Start of Given text

Wednesday, December 17, 2025

Bitter Thoughts

Well, the Million Dollar Book Club has been debating whether to read about J Dilla or Schubert next. In the midst of discussions, it occurred to me that both subjects died very young, and at about the same age. So I emailed Megan sardonically, if that is the right word, "We know how to have fun!" The more of these books we read (125 so far), the clearer it becomes that all biographies end the same way, if you know what I mean.

Tuesday, December 16, 2025

A Word of Diminutive Form

Y'all are going to go crazy from excitement when I tell you about this! So, remember the other day when I was remembering reading "Childe Roland to the Dark Tower Came" at the University of South Alabama? I don't suppose any of us, if we existed, will ever forget the time I remembered that. So I started thinking to myself, "Jack," I started thinking, "wasn't 'Childe Roland to the Dark Tower Came' some kind of creepy-ass junk and doesn't that mean it probably has an owl in it, which is something you supposedly love, Jack, you wily old bastard?" (I just shocked myself with my own profanity, but I see I have "blogged" the latter word twice before - "click" here and here for context. I know you won't, you bastard!) So I found my giant volume of Robert Browning and started reading "Childe Roland to the Dark Tower Came." And I read stanza after stanza, and I got to the part where it became clear... well, he's like, "a burr had been a treasure-trove." In other words, it's a bleak landscape! There's nothing there for an owl to perch on! So I was getting discouraged, all right. Then Dr. Theresa, who was preparing dinner, asked me to help out by seasoning the fish. Which I did gladly! And let me tell you: I know you're worried, but I left the book open flat on my TV tray, and it didn't snap shut and make me lose my place, and I'll tell you why: it has a broad, sturdy spine! Just the kind of book spine I go nuts for! So after I season the fish, I sit back down with the book and I'm not feeling too optimistic about any owls, you know, but here's old Childe Roland and he's getting pretty freaked out by this weirdo landscape, and he asks himself, "Will the night send a howlet or a bat?" And with my keen mind hard at work, I was like "A howlet? That's got to be an owlet!" And damned if I wasn't right for once in my sorry life. I looked at the etymology in the OED and here's where it gets super exciting!!! Remember how I like to beat myself up over the time in my second book when I tried to give a character a comical French accent like some kind of jerk? And I was like, "Why did I ever think a French person would say 'owl' like 'howl'?" Well, well, well. The OED says that howlet is "Apparently a borrowing from French... hulotte, in 16th century hulote, a word of diminutive form." So who's the jerk now? Is it still me?

End of Given text
Start of Record extracts

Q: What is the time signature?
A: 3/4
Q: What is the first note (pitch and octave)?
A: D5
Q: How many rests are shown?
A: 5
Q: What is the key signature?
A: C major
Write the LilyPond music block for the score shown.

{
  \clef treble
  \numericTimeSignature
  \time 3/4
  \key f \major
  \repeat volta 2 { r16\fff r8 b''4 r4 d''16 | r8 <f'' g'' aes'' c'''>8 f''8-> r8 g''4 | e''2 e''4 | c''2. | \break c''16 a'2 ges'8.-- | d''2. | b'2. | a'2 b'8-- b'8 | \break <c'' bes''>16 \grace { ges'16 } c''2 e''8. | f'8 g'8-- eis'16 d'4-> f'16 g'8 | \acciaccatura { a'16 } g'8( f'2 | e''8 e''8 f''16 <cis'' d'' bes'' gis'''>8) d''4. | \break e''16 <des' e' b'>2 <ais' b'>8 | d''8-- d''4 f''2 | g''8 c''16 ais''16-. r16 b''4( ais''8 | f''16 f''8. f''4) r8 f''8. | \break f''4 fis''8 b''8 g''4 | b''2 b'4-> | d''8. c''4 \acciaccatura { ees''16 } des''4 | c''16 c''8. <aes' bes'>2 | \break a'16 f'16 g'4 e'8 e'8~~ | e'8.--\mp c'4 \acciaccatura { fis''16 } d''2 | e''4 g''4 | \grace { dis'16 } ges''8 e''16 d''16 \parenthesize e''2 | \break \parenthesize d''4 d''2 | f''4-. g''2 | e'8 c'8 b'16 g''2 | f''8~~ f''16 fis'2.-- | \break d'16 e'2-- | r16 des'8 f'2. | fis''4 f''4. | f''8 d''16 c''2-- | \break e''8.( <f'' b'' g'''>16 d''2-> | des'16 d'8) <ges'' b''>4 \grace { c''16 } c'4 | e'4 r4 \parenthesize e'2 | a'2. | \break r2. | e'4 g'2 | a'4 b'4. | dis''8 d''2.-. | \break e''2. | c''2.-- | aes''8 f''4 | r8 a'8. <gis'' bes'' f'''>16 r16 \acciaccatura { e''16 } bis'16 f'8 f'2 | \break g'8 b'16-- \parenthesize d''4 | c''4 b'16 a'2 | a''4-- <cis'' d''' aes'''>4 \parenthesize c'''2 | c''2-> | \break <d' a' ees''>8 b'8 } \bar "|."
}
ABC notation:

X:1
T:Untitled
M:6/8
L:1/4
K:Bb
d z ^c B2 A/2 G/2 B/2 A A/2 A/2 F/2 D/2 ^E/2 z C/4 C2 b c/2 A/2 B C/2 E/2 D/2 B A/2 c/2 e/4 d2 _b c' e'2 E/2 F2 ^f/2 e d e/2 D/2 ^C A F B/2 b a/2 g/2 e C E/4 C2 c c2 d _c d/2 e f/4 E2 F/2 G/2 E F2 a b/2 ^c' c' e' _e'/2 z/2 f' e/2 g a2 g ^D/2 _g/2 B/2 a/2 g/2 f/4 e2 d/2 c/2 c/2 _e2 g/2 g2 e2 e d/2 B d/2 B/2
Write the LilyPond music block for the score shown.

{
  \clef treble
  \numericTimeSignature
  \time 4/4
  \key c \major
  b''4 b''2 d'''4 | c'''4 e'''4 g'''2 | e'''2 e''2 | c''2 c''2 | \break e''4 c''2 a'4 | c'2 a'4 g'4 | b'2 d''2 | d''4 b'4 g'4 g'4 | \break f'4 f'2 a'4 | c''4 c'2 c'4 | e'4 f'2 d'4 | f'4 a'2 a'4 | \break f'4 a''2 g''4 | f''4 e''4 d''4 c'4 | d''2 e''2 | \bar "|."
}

End of Record extracts

_Exercise A_
Answer these about the blog excerpt, one answer per line, marked the same way:
(i) How many books has the Million Dollar Book Club read so far?
(ii) What did Dr. Theresa ask for help with while preparing dinner?
(iii) What question does Childe Roland ask himself about the night?
_Exercise B_
Rewrite the paragraph of the blog excerpt that begins "Well, the Million Dollar Book Club" in a shorter form, keeping its main facts.
_Exercise C_
Please duplicate the part of the blog excerpt starting with "Bitter Thoughts" and going on through "what I mean.".

_Full response A_
(i) 125
(ii) Seasoning the fish
(iii) "Will the night send a howlet or a bat?"

_Full response B_
The Million Dollar Book Club is choosing between reading about J Dilla or Schubert next. The writer noticed that both died very young, at about the same age, and sardonically emailed Megan, "We know how to have fun!" After 125 books, it seems ever clearer that all biographies end the same way.

_Full response C_
Bitter Thoughts

Well, the Million Dollar Book Club has been debating whether to read about J Dilla or Schubert next. In the midst of discussions, it occurred to me that both subjects died very young, and at about the same age. So I emailed Megan sardonically, if that is the right word, "We know how to have fun!" The more of these books we read (125 so far), the clearer it becomes that all biographies end the same way, if you know what I mean.